The delegation’s work continues the mission set forth by SACH’s founder, Dr. Amram (Ami) Cohen, an American immigrant to Israel. He started the organization in 1995 and led the mission to China until he was killed while climbing Mount Kilimanjaro in Tanzania in 2001.

“The only year we skipped making the trip to China was in 2001 – it was scheduled for a month after Dr. Cohen’s death,” said Fisher.
“When Ami died, it was totally unexpected and a real shock. But we made a decision along with the staff of the organization to continue the project in his name and not let it die,” added Houri, who together with Dr. Akiva Tamir, the chief pediatric cardiologist at Wolfson, has been with SACH from the beginning. “Ami came to Dr. Tamir and myself with the idea. It sounded crazy but we said, ‘why not’?”

Since its inception, over 900 children from third world countries have been flown to Israel for treatment. When a group of children arrives in Israel, a SACH doctor meets them at the airport. The children are evaluated on the spot and in some cases sent directly to the hospital for an emergency operation. The other children are sent to a three-story villa, which SACH rents in nearby Azur. The villa serves as their home away from home during their stay in Israel, which can range from one to three months.

The central element of SACH’s work are their trips to far-flung regions of the world to screen and diagnose children who will undergo treatment in Israel. Local doctors gather groups of 100 to 150 children whom they believe may have treatable heart problems.

But the annual trips to China for on-the spot treatments and training as well as trips to Ethiopia and Mauritania provide the SACH staff with a great feeling of satisfaction and the ability to spread goodwill.

“It’s sort of a bizarre situation – there are more than 50 million people in the Hibei province with about 6 million in Shijizhuang.
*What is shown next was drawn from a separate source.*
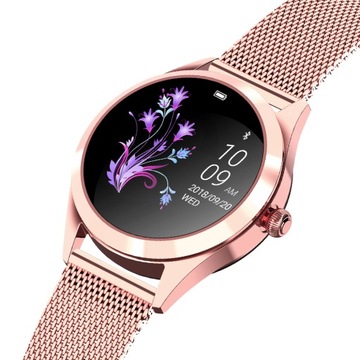 Zegarek damski SMARTWATCH puls kroki SMS FB CYKL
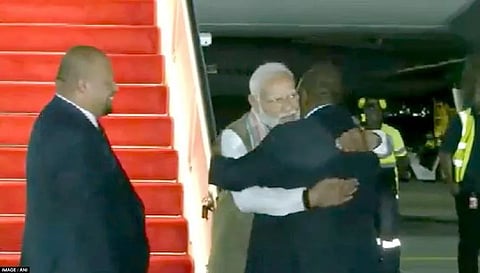 PM Modi arrives in Papua New Guinea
When they hear that a group of doctors is here from Israel – a country of 6 million total – they’re pretty baffled. But they’re also receptive. Thanks to the Israeli Embassy there who sent out notices about our arrival, families traveled from all over across provinces, sometimes at distances of 1000 miles away, to bring their children to us,” said Fisher.

“After seeing us, they were sure Israel had 60 million inhabitants. Of course we had to explain to most of them what Israel was,” added Houri.

At the end of the visit, the delegation returned to Israel with a guest – a Chinese nurse who will spend 6 months at Wolfson hospital in the pediatric intensive care unit.

“It’s fortunate we brought back the nurse because we’ve been using her to call back every day so she could check on the progress of the patients we left in intensive care,” said Houri. “And now, we can say proudly, they’re all out.”